• [Reading passage]:

Since 2009, Legal Bytes has been blogging off and on about the implications of social media to the legal profession and the legal process. Whether it’s judges being "Friends" with lawyers (see, Florida Judges Can’t Have Friends), or jurors networking about evidence or cases as they deliberate (see, When Pressing Suits, Judges Tell Jurors Neither Social Nor Media is OK), or reporters "tweeting" from the courtroom (see, Freedom of the Press = Freedom to Tweet), social media is a force to be reckoned with—and the legal process also needs to reckon with it.
The latest blip on the radar comes from the UK, where Joanna Fraill, a juror, has been tried and convicted of being in contempt of court in what is being widely reported as the first Internet-related contempt of court prosecution in the UK (and perhaps anywhere). So in addition to judges, prosecutors and plaintiffs’ lawyers being wary about managing their online relationships, and jurors being admonished for searching online for information regarding the facts, parties, or issues in a case, add communication between jurors and parties in the legal proceedings to the list. Ms. Jamie Sewart, a defendant in a trial in Manchester involving billions of BPS’ worth of drugs, was contacted by Ms. Fraill, one of the jurors in the trial, through Facebook while the jury was deliberating.

• [Brief A]: In the passage on social media and the legal process, why does the writer add communication between jurors and parties to the list of online concerns? Answer in one to three sentences.
• [Brief B]: Pick up the passage on social media and the legal process after its final sentence and write what comes next.

• [Stored items]:
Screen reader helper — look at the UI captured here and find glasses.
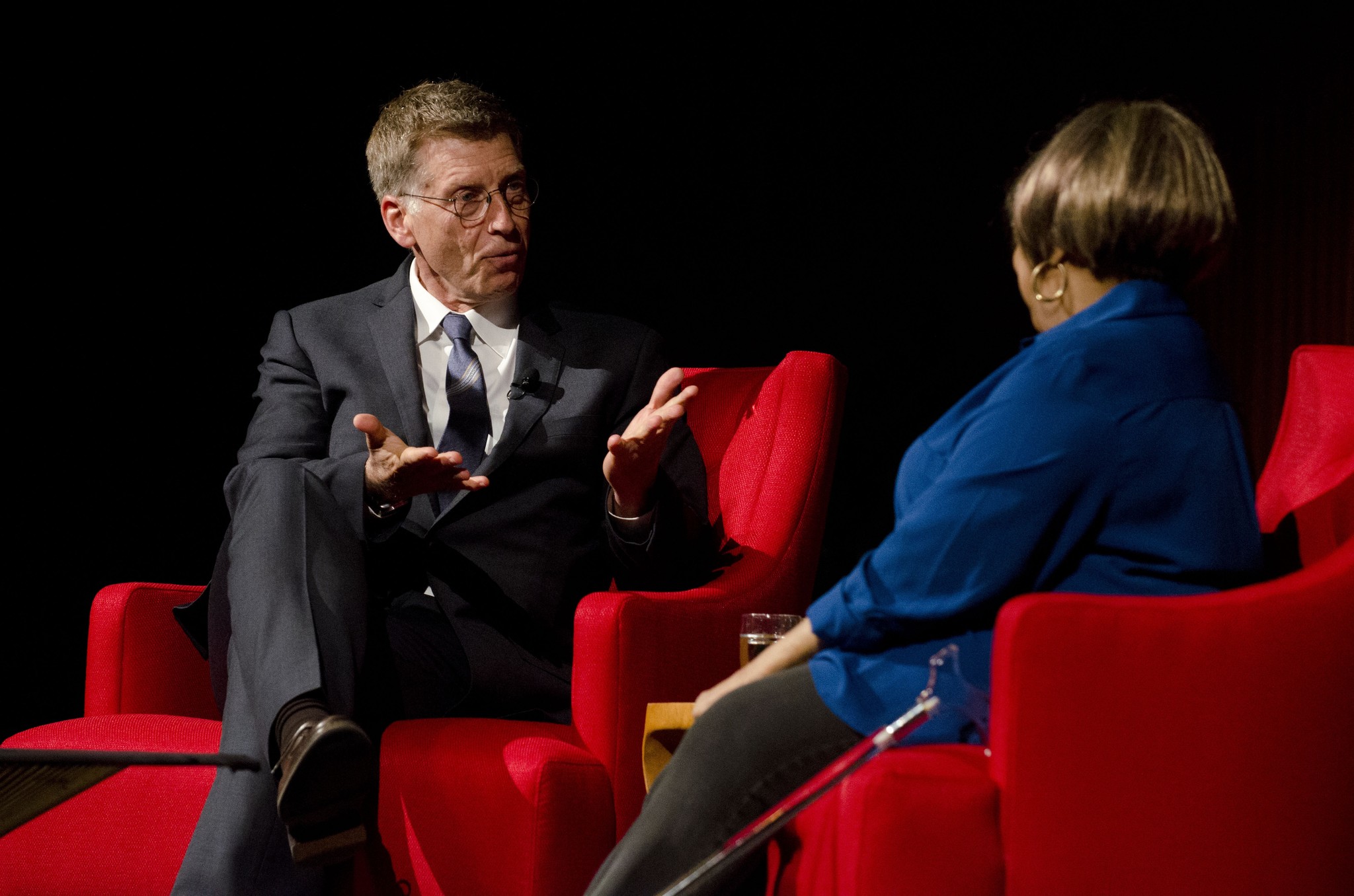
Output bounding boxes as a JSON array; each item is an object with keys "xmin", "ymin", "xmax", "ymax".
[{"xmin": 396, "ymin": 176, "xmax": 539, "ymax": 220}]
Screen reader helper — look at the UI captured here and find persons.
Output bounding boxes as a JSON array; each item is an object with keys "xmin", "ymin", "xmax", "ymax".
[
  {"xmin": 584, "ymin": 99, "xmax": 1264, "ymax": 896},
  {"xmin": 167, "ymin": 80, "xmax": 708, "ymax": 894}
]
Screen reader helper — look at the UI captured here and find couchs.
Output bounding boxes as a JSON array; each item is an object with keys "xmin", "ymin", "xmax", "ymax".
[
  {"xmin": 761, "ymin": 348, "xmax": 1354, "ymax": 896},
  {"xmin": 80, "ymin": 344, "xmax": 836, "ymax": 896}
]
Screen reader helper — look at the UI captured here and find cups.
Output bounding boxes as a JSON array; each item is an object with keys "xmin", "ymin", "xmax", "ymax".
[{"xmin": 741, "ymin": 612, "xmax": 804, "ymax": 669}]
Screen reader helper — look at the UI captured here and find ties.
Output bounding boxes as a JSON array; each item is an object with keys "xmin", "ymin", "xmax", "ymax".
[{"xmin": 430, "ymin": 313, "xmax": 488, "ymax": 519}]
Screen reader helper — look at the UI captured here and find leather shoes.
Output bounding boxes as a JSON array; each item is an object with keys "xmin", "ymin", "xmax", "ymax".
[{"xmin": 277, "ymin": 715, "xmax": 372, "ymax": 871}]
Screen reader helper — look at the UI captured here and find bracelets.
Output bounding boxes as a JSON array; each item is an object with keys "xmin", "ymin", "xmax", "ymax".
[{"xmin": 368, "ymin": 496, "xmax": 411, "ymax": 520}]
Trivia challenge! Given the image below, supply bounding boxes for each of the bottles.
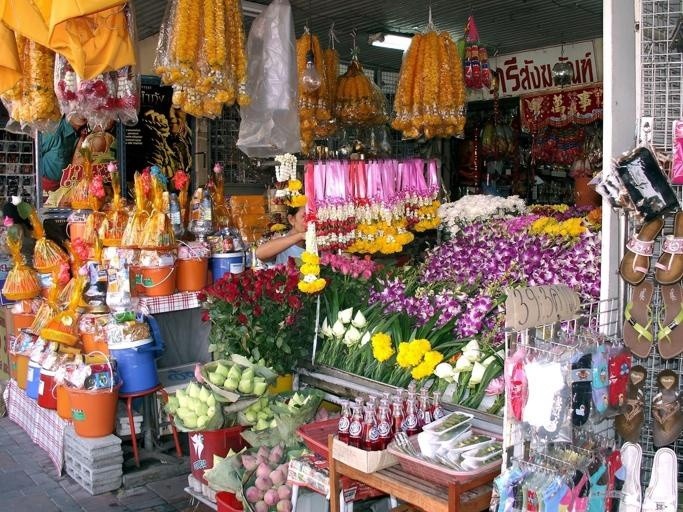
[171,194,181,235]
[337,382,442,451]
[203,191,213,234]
---
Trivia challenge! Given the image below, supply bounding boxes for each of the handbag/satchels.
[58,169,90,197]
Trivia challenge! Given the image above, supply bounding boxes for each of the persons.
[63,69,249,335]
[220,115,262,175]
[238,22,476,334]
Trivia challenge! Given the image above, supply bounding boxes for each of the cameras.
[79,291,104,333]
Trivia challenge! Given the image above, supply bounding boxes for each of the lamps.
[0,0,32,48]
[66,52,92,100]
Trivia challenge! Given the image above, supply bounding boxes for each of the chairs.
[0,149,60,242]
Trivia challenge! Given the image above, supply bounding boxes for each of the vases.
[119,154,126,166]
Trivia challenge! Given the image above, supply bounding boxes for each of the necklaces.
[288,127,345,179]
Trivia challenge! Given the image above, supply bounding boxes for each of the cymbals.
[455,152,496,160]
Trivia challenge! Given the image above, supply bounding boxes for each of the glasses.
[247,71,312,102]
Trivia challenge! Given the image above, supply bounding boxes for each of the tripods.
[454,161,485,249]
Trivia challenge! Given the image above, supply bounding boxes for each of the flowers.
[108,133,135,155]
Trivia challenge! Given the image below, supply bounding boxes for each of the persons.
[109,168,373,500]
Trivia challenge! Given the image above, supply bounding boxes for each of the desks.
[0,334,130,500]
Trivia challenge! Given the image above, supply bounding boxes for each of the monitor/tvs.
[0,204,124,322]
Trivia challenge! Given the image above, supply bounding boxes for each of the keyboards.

• [Reply A]: A juror in the UK, Joanna Fraill, contacted Jamie Sewart, a defendant in a Manchester drug trial, through Facebook while the jury was deliberating. Fraill was then tried and convicted of contempt of court, in what is widely reported as the first Internet-related contempt of court prosecution in the UK.

• [Reply B]:
Ms. Sewart admitted knowing Ms. Fraill was one of the jurors when she "accepted" the request to be friends, and the case collapsed when their communication through the social networking medium was uncovered. Ms. Sewart’s partner was convicted and is currently in prison, but Ms. Sewart was acquitted as a result of this trial. In one exchange between them – the text has now been made public – Ms. Fraill sent a message to Ms. Sewart regarding the jury deliberations stating: "cant get anyone to go either no one budging pleeeeeese don’t say anything cause jamie they could all miss trial and I will get 4cked to0."
Now before everyone rants about the evils of social media, bear in mind that the same result would be obtained if the juror had written a letter, called by phone or sent a coded message by carrier pigeon. The fact that a new means of communication – the Internet – was involved doesn’t change the admonition, the rules, or the consequences of the conduct. Indeed, with Facebook’s user population at approximately 700 million, the relatively lax attitude toward anyone monitoring their millions of followers on Twitter (or who they follow – I generally just automatically reciprocate), isn’t it likely one of you is already "Friends" with a criminal, or you will be, or you are following someone who may be appearing in court any day now?
Communication between participants in legal cases has long been the subject of ethical rules, professional guidelines and rigorous policing. Issues relating to privilege and work product, attorney-client communication, and relationships between lawyers, judges, plaintiffs and defendants, are not new. But jurors wanting to be "friends" with a defendant in the midst of a trial – well that’s one I haven’t heard before.
Rimon has teams of lawyers knowledgeable in digital evidence and discovery, employment and social media, privilege and litigation, in the age of the Internet and mobile communication. So as I’ve said before, keep your browser tuned (or bookmarked) to www.LegalBytes.com for breaking news, and if you do need help, contact me, Joe Rosenbaum, or any of the lawyers at Rimon with whom you work.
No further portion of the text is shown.